Blue Velvet Lynch explore plus avant l’un de ses thèmes clés, la vie dans « Small Town, USA » et le ventre sombre du rêve américain. Lumberton est bien loin de la friche industrielle surréaliste d’Eraserhead; il s’agit d’une réimagination onirique des villes du Midwest occidental dans lesquelles Lynch a grandi et un précurseur de Twin Peaks. Jeffrey Beaumont (Kyle MacLachlan) est un remplaçant pour Lynch, le jeune Eagle Scout de Missoula, Montana, il est également l’homonyme de LB « Jeff » Jefferies de Hitchcock’s Rear Window, seulement ce Jeff n’espionne pas de la distance de sécurité de son appartement de célibataire mais à proximité d’un placard de chambre.

Wild At Heart prend le premier livre de la série de contes de Barry Gifford sur Sailor And Lula comme point de départ, puis le mélange avec The Wizard Of Oz filtré à travers Elvis Presley et Marilyn Monroe. C’est un conte de fées américain dans la tradition des Frères Grimm et il contient des performances dynamiques et brutes de Nicolas Cage et Laura Dern en tant qu’amants croisés Sailor et Lula, et un Willem Dafoe extrêmement effrayant, vu pour la dernière fois en jouant Jésus dans la Dernière tentation du Christ, en tant qu’Ange de la mort sans loi, Bobby Pérou.

Quand j’ai entendu que David Lynch avait l’intention de travailler sur une série télévisée avec le créateur de Hill Street Blues, Mark Frost, j’étais pour le moins sceptique. Ce qui s’est passé cependant, c’est Twin Peaks et il a captivé le public avec son mélange surréaliste de Soap Opera de jour et de procédure policière ésotérique. Pendant un certain temps, il semblait que tout le monde sur la planète voulait savoir qui avait tué Laura Palmer. Malheureusement, une fois que la question a été résolue, le mystère au cœur de l’histoire a disparu avec une grande quantité de téléspectateurs, ce qui a finalement conduit à son annulation après le 29ème épisode. La série a été suivie par le prequel de long métrage Fire Walk With Me, qui réussit à mentir pour reposer l’esprit de Laura et à fournir aux fans fidèles de la série une sorte de fin.

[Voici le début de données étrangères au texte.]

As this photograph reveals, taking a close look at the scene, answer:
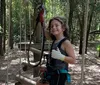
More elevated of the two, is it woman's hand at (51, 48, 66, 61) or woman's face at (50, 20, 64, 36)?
woman's face at (50, 20, 64, 36)

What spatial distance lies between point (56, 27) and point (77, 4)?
740 centimetres

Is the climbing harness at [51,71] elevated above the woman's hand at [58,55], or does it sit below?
below

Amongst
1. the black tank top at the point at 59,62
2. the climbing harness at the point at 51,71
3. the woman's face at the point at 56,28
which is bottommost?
the climbing harness at the point at 51,71

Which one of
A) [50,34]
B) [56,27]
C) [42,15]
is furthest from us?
[42,15]

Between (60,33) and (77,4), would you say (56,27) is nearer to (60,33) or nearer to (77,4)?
(60,33)

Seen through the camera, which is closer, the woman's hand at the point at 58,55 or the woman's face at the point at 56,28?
the woman's hand at the point at 58,55

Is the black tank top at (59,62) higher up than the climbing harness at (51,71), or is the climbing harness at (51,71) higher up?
the black tank top at (59,62)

Lost Highway, sombre tournant

Lynch a collaboré au scénario de Lost Highway avec l’auteur de Wild At Heart, Barry Gifford, produisant une histoire très sombre sur un saxophoniste de jazz, Bill Pullman, qui se retrouve dans la chaise électrique pour avoir assassiner sa femme, puis se métamorphose en un jeune Balthazar Getty pour éviter la peine de mort. Ce film a marqué le tournant dans le travail de Lynch où il est devenu clair que la signification littérale apparente du récit n’était que la vitrine du sous-texte en son cœur et Lynch a exploité ce style plus loin dans Mulholland Drive.